Nel 1914 l’attività politica di James Barry Munnik Hertzog (1866-1942), generale e politico boero, portò alla nascita del National Party. Il partito, di forte ispirazione cristiana, affermava il dominio della popolazione bianca che, per mandato divino, aveva il privilegio di esercitare una forma di tutela sulla popolazione nera africana, con l’obbligo di preservarsi pura da qualsiasi mescolanza con altre razze. Un’influenza importante in questa fase lo ebbe il regime della Germania degli anni Trenta: molte idee sviluppate nel Mein Kampf ebbero forte presa nella popolazione bianca in Sudafrica, vista la costante immigrazione tedesca nel paese, che ebbe il suo apice nel XIX secolo, caratterizzata da forti legami politici, sociali, economici con la madrepatria.

 

Durante il secondo conflitto mondiale l’élite intellettuale bianca, suggestionata dal nazionalsocialismo della Germania hitleriana, iniziò la teorizzazione del sistema apartheid. La sua filosofia si basava sul voler garantire ai vari gruppi razziali la possibilità di condurre il proprio sviluppo sociale in piena sintonia con la propria cultura. Molti gruppi afrikaners si opposero nettamente all’intervento del paese con gli Alleati, spesso esprimendo le proprie simpatie per il regime nazista. Sebbene queste posizioni non riuscirono mai a diventare pienamente dominanti e ad influenzare il ruolo del Sudafrica nel corso della guerra, comparvero nettamente nell’immediato secondo dopoguerra.

 

Nel 1948 il National Party prese il potere nel paese e il suo primo ministro Daniel Francois Malan (1874-1959), un ex pastore missionario, iniziò la costruzione della “patria degli afrikaners” nella “terra promessa” destinata loro da Dio. Nei sei anni e mezzo del governo Malan si gettarono le basi legislative del sistema apartheid, tenendo conto della naturale sottomissione dei neri ai bianchi, della necessaria sottomissione agli afrikaners di tutte le altre popolazioni che occupavano la terra sudafricana, dell’obbligo storico per i boeri di opporsi a qualsiasi forma di usurpazione verso la patria da loro fondata (era ben viva la sconfitta inflitta dagli inglesi nel corso delle guerre boere).

● **BLOCCO DATI**
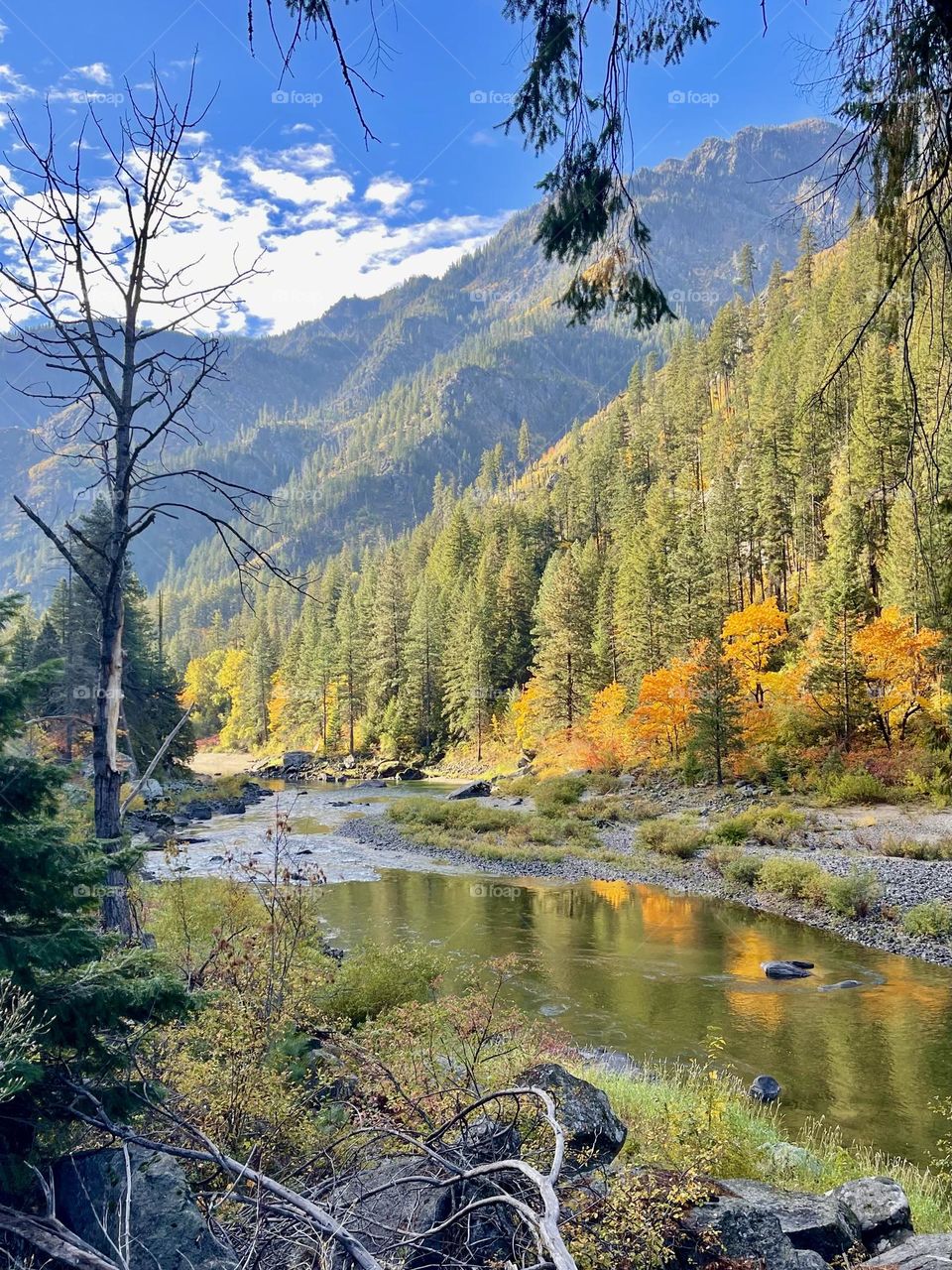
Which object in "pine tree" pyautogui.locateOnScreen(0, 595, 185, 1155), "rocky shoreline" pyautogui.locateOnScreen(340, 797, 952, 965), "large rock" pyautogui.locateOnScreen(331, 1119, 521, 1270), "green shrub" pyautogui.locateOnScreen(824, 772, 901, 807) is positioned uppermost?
"pine tree" pyautogui.locateOnScreen(0, 595, 185, 1155)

● **CONSEGNA**
Secondo l'estratto sull'apartheid, chi era il primo ministro del National Party quando il partito prese il potere nel 1948? Il materiale qui sopra non serve.

● **RISPOSTA COMPLETA**
Daniel Francois Malan.